An examination of that text and the plain meaning of its words clearly reveals the explicitly religious purpose motivating the amendment to the Pledge. The words “under God” are undeniably religious, and the addition to the Pledge of Allegiance of words with so plain a religious meaning cannot be said, simply because it might assist the majority in obtaining its objective, to be for a purpose that is predominantly secular. The words certainly were not inserted for the purpose of “reinforc[ing] the idea that our nation is founded upon the concept of a limited government.” As I have stated earlier in this dissent and as I reiterate here, the suggestion by the majority that the purpose of inserting the phrase “under God” into the Pledge was to remind us that we have a “limited government” finds no support in the record and is wholly without merit.
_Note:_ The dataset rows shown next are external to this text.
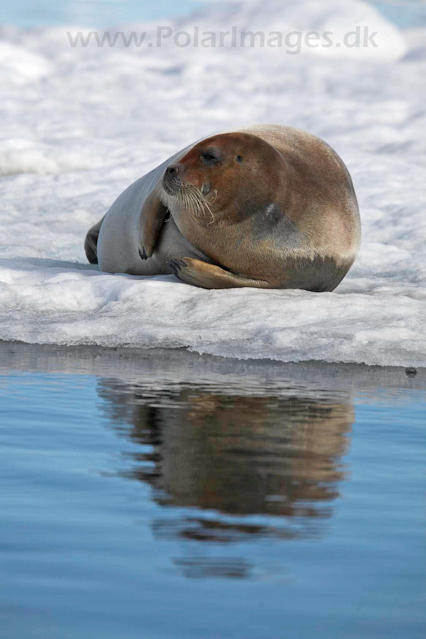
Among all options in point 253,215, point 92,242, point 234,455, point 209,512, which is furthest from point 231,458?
point 92,242

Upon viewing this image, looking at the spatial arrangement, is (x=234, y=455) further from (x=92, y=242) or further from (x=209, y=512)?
(x=92, y=242)

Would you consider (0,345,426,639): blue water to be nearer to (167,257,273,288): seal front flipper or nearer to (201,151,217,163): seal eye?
(167,257,273,288): seal front flipper

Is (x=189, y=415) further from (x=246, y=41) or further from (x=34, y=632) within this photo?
(x=246, y=41)

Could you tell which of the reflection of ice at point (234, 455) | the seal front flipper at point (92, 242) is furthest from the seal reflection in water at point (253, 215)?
the reflection of ice at point (234, 455)

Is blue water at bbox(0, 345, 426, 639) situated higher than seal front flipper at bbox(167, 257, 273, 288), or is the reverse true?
seal front flipper at bbox(167, 257, 273, 288)

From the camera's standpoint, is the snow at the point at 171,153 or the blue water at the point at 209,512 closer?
the blue water at the point at 209,512

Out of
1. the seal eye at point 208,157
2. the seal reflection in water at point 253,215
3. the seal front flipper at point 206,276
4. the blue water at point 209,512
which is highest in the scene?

And why is it that the Majority Opinion is pretending that this case is about the effect of the entire Pledge rather than the two-word phrase that is clearly at issue? To avoid the obvious. Here's what would have followed from honest and competent jurisprudence (again, this is from the Dissent):

[The earlier U.S. Supreme Court case of Wallace v. Jaffree, 472 U.S. 38 (1984)] explicitly requires us to compare the original statute to the amended form and to examine what the amendment has added. Where the addition is religious, the addition must be invalidated. Here, Wallace unquestionably requires us to strike down as unconstitutional the state-directed, teacher-led daily recitation of the “under God” language in the Pledge of Allegiance in the public schools. Omitting the two words added by the 1954 amendment and returning to the recitation of the secular version of the Pledge that was used in public schools for decades prior to the adoption of the amendment would cure the violation of the Establishment Clause at issue here.

Newdow v. Rio Linda would seem to suggest two things to those who take the logic of the Majority Opinion seriously. First of all, stare decisis is the sacred foundation of our entire legal system--except when it is not (for instance, when the Newdow Court intentionally skates around the Wallace decision), and that the principle of stare decisis can be cavalierly switched on and off by an appellate judge. Second, it’s time to revoke the tax-exempt status of all churches that talk about “God” because such talk is no longer religious. The bottom line, though, is that Newdow is simply the latest in a long line of dishonest Pledge of Allegiance decisions. For example, see this earlier post on the federal district court case of Freedom from Religion Foundation v. The Hanover School District, where the Court claimed that making the children recite the Pledge each day is for the purpose of "teaching them history."